My chiropractor, Dr TJ Morgan, who is a client of my CPA firm, a bodybuilder, and a close friend, told me in 2005 that I was the age where men just die of a heart attack. I needed to do something about it that I could maintain, so I could be healthy well into old age, enjoy activities and do stuff with my kids and grandkids to come.
He also told me that I had a natural build for bodybuilding, and that I should strive to get ripped and compete someday. At the time, I just laughed.
In June 2005 I went on a diet, and started lifting twice a week with TJ. Starting at 237.5, I lost down to 210.5 by October 2005, but gained 15lbs between Thanksgiving and New Years. By the time my tax season was over in April 2006, I had gained most of the weight back, even though I was still lifting twice a week. So I was in better shape, but still…
On the Tuesday after Labor Day 2006, I went to work out and told TJ that I was totally pissed and the weight was coming off for good this time. I weighed in at 234.5lbs that day. I got back on the bobybuilding.com form, started my log back up, and started eating better.

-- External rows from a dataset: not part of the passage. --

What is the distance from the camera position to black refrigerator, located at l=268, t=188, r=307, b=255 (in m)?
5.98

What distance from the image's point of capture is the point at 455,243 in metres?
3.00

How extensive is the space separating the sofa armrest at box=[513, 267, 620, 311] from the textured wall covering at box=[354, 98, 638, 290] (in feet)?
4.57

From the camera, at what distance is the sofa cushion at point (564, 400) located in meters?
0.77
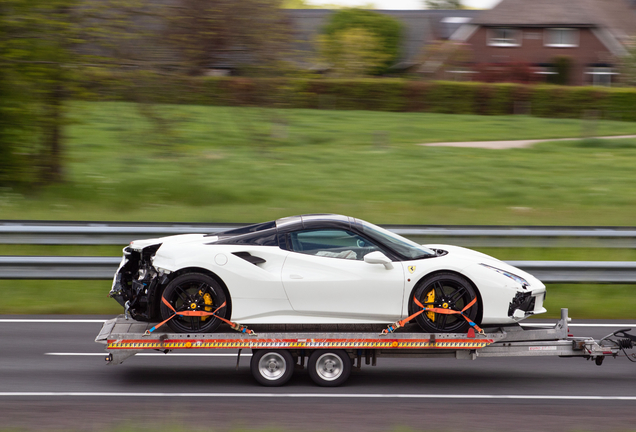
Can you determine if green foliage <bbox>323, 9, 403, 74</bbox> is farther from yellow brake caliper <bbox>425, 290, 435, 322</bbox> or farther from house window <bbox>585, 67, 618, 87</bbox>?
yellow brake caliper <bbox>425, 290, 435, 322</bbox>

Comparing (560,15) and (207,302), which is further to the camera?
(560,15)

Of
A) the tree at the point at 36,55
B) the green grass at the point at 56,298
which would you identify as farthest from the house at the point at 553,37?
the green grass at the point at 56,298

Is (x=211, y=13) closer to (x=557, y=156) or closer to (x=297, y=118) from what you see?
(x=557, y=156)

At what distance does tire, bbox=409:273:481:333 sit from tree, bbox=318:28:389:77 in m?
35.0

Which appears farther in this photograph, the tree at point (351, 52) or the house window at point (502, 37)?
the house window at point (502, 37)

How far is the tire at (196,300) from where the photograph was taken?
23.0ft

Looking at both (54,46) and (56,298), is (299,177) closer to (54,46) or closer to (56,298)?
(54,46)

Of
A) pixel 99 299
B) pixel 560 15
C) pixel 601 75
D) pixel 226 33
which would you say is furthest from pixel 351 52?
pixel 99 299

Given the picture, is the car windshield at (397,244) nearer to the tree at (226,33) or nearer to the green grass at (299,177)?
the green grass at (299,177)

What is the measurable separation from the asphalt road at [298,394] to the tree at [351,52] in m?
34.5

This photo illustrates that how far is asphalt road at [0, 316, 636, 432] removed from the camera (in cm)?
613

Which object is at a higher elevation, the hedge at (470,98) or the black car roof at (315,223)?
the hedge at (470,98)

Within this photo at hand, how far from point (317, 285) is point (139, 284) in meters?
1.78

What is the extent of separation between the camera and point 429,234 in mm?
10938
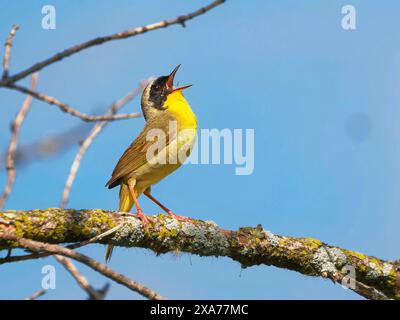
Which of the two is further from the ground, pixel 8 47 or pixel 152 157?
pixel 152 157

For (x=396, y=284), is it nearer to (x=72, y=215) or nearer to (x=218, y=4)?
(x=72, y=215)

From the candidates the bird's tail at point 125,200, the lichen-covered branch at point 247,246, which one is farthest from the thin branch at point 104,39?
the bird's tail at point 125,200

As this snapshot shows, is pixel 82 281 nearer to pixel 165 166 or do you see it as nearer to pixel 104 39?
pixel 104 39

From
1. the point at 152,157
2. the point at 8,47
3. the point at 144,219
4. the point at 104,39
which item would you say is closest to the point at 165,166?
the point at 152,157

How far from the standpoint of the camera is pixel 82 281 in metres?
3.67

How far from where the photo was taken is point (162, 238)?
5.10 metres

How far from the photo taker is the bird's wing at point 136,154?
6586mm

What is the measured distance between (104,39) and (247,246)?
2881 millimetres

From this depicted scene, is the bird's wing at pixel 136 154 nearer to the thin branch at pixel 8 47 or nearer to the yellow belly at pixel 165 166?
the yellow belly at pixel 165 166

I lost pretty steadily, but not as quickly as I hoped. I tried to look at it as a long-term solution, though, and TJ told me to be patient. I was still working out only twice a week until around Nov 1. At that point I decided to get more serious about the exercising part of the equation. Started lifting an additonal two days a week and doing cardio at least 3 times a week.
Around December 1 or so, I met a Canadian ranked bodybuilder named Todd Payette through the Dave Draper.com forums, and hired him long distance to further help me with my goals of competing and getting in shape. He prescribed pretty exact diet and exercises I was to do on the days that I wasn’t lifting with TJ. I followed his program fairly well, but not exactly, through New Years. I was cheating on the diet some, and he said no cheating unless I tell you.
Finally, the day after New Years, I vowed to go exactly as Todd said to do. I weighed in at 211.5 that day. Since then I have only cheated the times he told me too and as of Feb 6, I am down to 198lbs.
I have a long way to go to compete, but I am a lot healthier than I have ever been. I look forward to see where I am this Labor Day, after being serious for a whole year.
I am starting to see what TJ told me might be true, I do have a build for bodybuilding.